Kirby Smart’s comment exposed a crack in the old system. It didn’t matter that Miami lost to unranked Louisville and SMU because they barged in as a No. 10 seed in the 12-team format with a late-season surge and a statement win over Notre Dame. Then they made use of that opportunity by becoming the first double-digit seed to reach the national title game.

That’s why there’s this uncomfortable scenario for the playoff committee to make decisions. It’s no longer about whether a two-loss team deserves to be in. It’s about whether they can afford to leave them out. This is where the proposed 24-team model, pushed heavily by the Big Ten, starts to make sense.

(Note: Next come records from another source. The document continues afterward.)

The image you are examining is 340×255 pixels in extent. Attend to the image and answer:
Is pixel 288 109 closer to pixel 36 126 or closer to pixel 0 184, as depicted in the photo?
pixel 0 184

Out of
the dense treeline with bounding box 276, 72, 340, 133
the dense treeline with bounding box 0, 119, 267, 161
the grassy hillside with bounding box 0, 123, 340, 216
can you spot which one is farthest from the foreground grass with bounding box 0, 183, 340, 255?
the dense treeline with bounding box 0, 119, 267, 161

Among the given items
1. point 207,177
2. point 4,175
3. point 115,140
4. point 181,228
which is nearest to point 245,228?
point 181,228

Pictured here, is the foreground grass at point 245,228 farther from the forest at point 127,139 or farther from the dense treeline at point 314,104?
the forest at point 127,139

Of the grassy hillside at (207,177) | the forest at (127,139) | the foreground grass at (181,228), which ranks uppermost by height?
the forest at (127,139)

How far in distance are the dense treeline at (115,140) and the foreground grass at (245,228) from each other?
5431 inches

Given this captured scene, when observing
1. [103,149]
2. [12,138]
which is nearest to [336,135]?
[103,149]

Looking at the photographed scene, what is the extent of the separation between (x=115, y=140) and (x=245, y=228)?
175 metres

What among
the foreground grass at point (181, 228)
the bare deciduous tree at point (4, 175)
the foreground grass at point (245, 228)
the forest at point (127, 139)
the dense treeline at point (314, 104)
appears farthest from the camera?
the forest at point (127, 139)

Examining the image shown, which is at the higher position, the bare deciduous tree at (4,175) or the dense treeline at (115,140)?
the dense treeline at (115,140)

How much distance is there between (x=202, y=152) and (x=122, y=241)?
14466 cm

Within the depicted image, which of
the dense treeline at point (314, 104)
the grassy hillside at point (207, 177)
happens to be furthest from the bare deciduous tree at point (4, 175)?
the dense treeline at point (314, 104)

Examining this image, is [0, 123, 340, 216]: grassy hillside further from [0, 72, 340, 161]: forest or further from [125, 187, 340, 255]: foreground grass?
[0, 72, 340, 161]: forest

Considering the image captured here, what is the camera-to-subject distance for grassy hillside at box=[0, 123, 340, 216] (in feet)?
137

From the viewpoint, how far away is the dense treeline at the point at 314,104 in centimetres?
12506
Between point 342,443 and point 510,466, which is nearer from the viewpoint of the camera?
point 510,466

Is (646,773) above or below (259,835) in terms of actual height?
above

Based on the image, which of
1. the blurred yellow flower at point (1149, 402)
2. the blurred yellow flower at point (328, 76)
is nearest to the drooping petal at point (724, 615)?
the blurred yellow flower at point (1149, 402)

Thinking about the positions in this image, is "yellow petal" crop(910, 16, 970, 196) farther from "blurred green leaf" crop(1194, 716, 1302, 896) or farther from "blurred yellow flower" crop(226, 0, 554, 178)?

Instead of old men sitting in a room arguing over who deserves a chance, a 24-team model makes it simple math. If you win your big games, you automatically qualify. It removes the bias and guarantees that talented teams always get to prove their worth on the actual field.

Right now, playoff decisions are mostly based on opinions, which makes things unclear. Teams like Miami become examples of being inconsistent but still talented. The 24-team “23+1” model changes that. Instead of debating if a two-loss SEC or Big Ten team deserves a spot, they would already be included. That would reduce committee decisions and make the system fairer and clearer.

And there’s a safety net. In the transfer portal era, teams improve over time. Teams in September may look very different by November. A 24-team field accepts that reality, giving elite but imperfect teams room to grow into contenders instead of leaving them out early. Now, if that format comes, there are going to be more changes as the American Football Coaches Association (AFCA) recommended.

AFCA’s proposals for playoff changes 

As Ross Dellenget reported for Yahoo Sports, the AFCA Board voted to support three major changes to the system.

  • Expanded playoffs with maximum participation 
  • Elimination of conference title games 
  • Ending the College Football Playoff by mid-January

Considering next year’s national title game is scheduled for January 25 after campuses have reopened, it only makes sense to sacrifice some games to fit everything. So then it’s the conference championship games that’ll have to go. The reason is that if the playoff is expanded and largely automated through bids, those extra data points become risky. Anyone would ask why any top team would put themselves in a competitive extra game that could knock them out. 

Not everyone’s on board, of course, starting with SEC Commissioner Greg Sankey, who’s supporting a 16-team format.

“Remember the days of old when everybody talked about, ‘We need to determine champions on the field’?” he said last week. “Well, what do we do in the SEC Championship Game? We determine champions on the field.”

Meanwhile, Kirby Smart is keeping himself open to both the 16-team and 24-team formats. 

“I’d split it right down the middle. Most coaches are going to say more is better than less,” he told On3. “But I can live with either one of those two. I don’t think there’s a huge difference.”

This brings us back to Miami, a two-loss team that, in a different era, wouldn’t have even made the conversation. Now, they’re the example everyone keeps coming back to because once you’ve seen a No. 10 seed nearly win it all, it’s hard to argue the system is too big.